O Avião Caiu


O Avião Caiu



O avião caiu.

Fui para o outro lado da vida. Claro, na esperança que haja um outro lado da vida. Tenho esperanças em Deus e em Jesus. E ainda há miríades de outras religiões celebrando essa esperança.

Entretanto me preocupo com o aqui e o agora. Ou com este lado da vida.

E o meu legado como fica? Aliás, eu tenho um legado? Tudo o que escrevi até hoje tem algum valor?

Provavelmente não.

O avião caiu e morri. Morreram junto minha mulher e meu filho.

Mas mesmo eles, minha mulher e meu filho não dão a mínima importância para o que escrevo.

O que talvez faça bastante sentido. Se eles não têm tempo para ler Cortázar ou Clarice Lispector, por que perder tempo com as bobagens que escrevo?

Minha irmã também não liga para o que escrevo. Ou, se liga, nunca me fala nada.

Um primo, uma vez, foi apresentado às coisas que escrevi. Comentou “muito talento”. E foi isso. Eu nunca mais soube nada sobre o que disse meu primo, nem exatamente qual parte era essa de muito talento.

Uma vez comentei com um outro colega sobre meus escritos. Falou algo sobre “bastante coisa escrita”. Viu, mas não leu.
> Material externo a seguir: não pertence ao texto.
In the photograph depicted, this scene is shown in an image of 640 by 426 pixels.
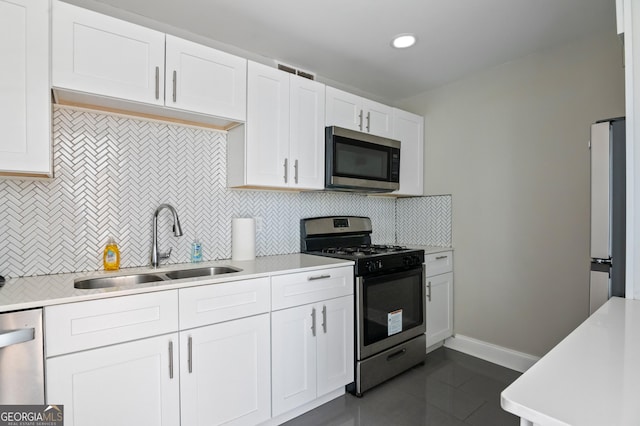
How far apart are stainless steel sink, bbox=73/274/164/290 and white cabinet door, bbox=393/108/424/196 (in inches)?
85.4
Mas, como ele mesmo disse, ao menos foi sincero.

O que me faz voltar à anterior questão. Existe um legado? Talvez. Mas se houver ele é como uma gota no oceano, ou um grão de areia na praia do Cassino.

Será que aquela sobrinha por afinidade, a qual um vez dediquei um texto celebrando a formação dela na faculdade se preocuparia com esse legado?

Será que de fato existe um legado?

Há uma canção de Jorge Drexler, cantor e compositor uruguaio, chamada “Milonga del Moro Judio”. Lá pelas tantas na letra desta canção, ele declara que “el mesmo solo que piso / seguirá; yo me habré ido / rumbo também del olvido...” (“o mesmo solo que piso / seguirá / eu me terei ido / também rumo ao esquecimento”). Se o grande Drexler rumará ao esquecimento, por que eu deveria estar preocupado com algum legado?

Melhor esfriar a cabeça. Descansar em paz.

E se o avião não caiu?

Bom, aí, como os samurais do clássico filme de Kurosawa, poderei celebrar por mais um dia, a simples felicidade de mais um dia de vida.


13/08/2012.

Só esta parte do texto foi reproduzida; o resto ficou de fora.